This theme is further explored in the subsequent chapters as Yvonne and the Consul meet again after an extended period of separation. These chapters, like the rest of the novel, happen on the fateful day of their deaths and slowly reveal the events that led them down that path. Chapter 2 focuses primarily on Yvonne’s point of view as she returns to find the Consul in Quauhnahuac and realizes the advanced stage of his addiction. Her desire to reunite with him permeates her experience of her surroundings, where she finds symbolism in objects that are united as well as separated. Her reaction to the picture of La Despedida, a broken rock formation, exhibits the desperation she feels towards the reparation of her relationship:
Oh, but why—by some fanciful geological thaumaturgy, couldn’t the pieces be welded together again! She longed to heal the cleft rock. She was one of the rocks and she yearned to save the other, that both might be saved. By a super-lapidary effort she moved herself nearer it, poured out her pleas, her passionate tears, told all her forgiveness: the other rock stood unmoved (57).

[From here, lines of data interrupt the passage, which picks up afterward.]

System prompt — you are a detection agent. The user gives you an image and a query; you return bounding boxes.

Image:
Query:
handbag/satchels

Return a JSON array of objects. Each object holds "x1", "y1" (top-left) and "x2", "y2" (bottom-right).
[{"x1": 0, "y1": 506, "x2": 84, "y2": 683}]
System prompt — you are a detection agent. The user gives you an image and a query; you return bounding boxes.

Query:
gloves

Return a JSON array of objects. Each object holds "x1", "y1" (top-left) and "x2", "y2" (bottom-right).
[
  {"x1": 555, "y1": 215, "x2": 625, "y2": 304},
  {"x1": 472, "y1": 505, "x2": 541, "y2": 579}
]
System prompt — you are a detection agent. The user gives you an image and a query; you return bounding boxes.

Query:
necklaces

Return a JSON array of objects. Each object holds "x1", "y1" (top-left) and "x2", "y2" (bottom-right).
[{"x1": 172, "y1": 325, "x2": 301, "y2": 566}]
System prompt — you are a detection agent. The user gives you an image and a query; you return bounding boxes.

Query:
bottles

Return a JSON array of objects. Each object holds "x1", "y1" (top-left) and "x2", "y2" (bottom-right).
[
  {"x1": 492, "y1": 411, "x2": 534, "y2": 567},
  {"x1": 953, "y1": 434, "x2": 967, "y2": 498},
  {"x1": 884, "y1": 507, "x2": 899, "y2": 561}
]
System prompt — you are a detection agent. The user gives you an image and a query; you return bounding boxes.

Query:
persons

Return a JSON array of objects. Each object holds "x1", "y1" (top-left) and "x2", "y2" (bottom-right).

She envisions herself and the Consul as these fractured rocks, unable to return to a united whole. The symbolism of La Despedida introduces the theme of Self-Determination in the Face of Interference. Yvonne knows that it will be a difficult struggle to save the Consul and their marriage, but by envisioning them as broken rocks, she is examining the nature of each as individuals. Their history has fractured them, and the pain of the past cannot be erased. They are both unique individuals, and the Consul is especially concerned with the notion of self-determination and independence. This belief is apparent not only in his politics but also in his insistence that he is fine, and that his loved ones should not interfere in his life. Just as La Despedida will forevermore be broken, so too will Yvonne and the Consul’s relationship.

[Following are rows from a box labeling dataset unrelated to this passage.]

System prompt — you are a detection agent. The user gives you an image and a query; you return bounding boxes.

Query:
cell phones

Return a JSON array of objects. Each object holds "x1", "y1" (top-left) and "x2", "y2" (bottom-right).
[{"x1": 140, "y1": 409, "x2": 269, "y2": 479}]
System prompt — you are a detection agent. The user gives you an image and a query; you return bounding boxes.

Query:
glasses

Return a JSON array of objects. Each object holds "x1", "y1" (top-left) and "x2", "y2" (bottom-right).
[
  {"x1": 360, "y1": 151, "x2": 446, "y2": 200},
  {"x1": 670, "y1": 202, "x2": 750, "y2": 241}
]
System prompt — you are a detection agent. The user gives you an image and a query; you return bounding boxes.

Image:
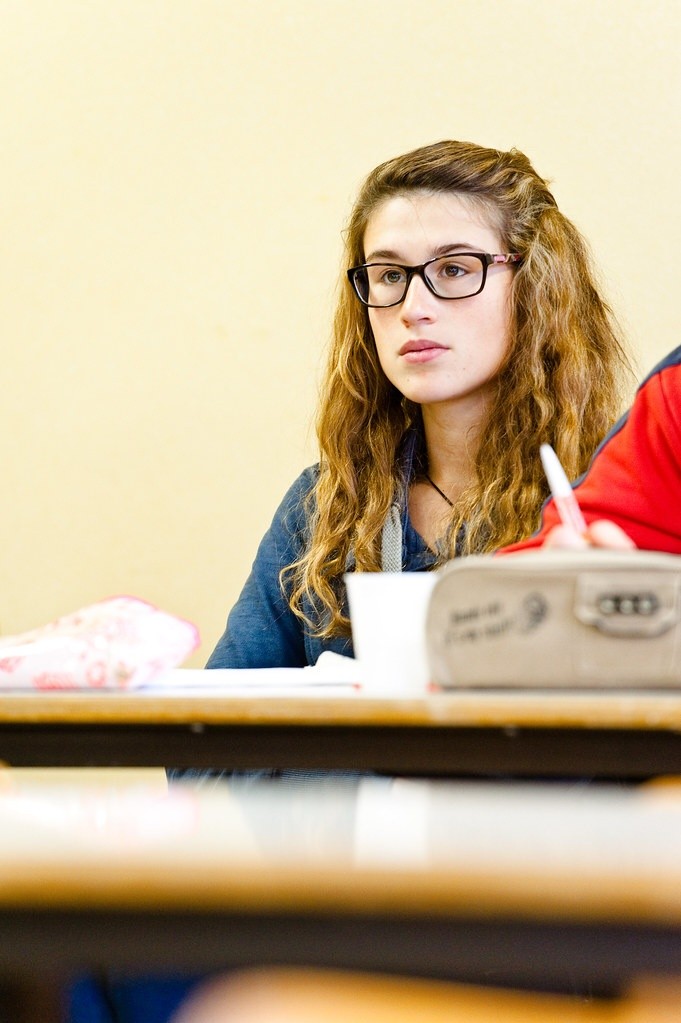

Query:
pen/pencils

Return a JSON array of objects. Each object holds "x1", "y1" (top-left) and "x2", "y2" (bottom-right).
[{"x1": 540, "y1": 441, "x2": 587, "y2": 538}]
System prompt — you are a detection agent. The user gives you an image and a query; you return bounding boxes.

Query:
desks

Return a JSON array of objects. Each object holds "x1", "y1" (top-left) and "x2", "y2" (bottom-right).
[{"x1": 0, "y1": 680, "x2": 681, "y2": 1023}]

The third and final chapter of this section is the first in which the Consul provides the primary point of view, further revealing the extent of his addiction. He struggles to think of anything other than where his next drink will come from and must contend with voices in his head that both criticize his drinking and help him to rationalize it. Additionally, his awareness and view of the world around him is completely altered at various points depending on his state of intoxication. The writing of the novel changes to match his level of drunkenness, making it at times difficult to understand. The Consul jumps from thought to thought and even place to place as he maneuvers through alcohol-induced blackouts. One such instance occurs after Yvonne goes to take a bath: “Christ...He hung up the receiver the wrong way and returned to the porch: no Yvonne: after a moment he heard her in the bathroom...The Consul was guiltily climbing the Calle Nicaragua” (80). Unlike in the chapters that focus on events through Hugh or Yvonne’s perspective, the plot jumps around in the Consul’s chapters. His intoxication causes him to lose parts of his day or to find himself in unfamiliar surroundings, unsure how he got there. This chapter introduces the stylistic uniqueness of the Consul’s perspective and explores the ways in which intoxication change a person’s relationship to their surroundings and thought process.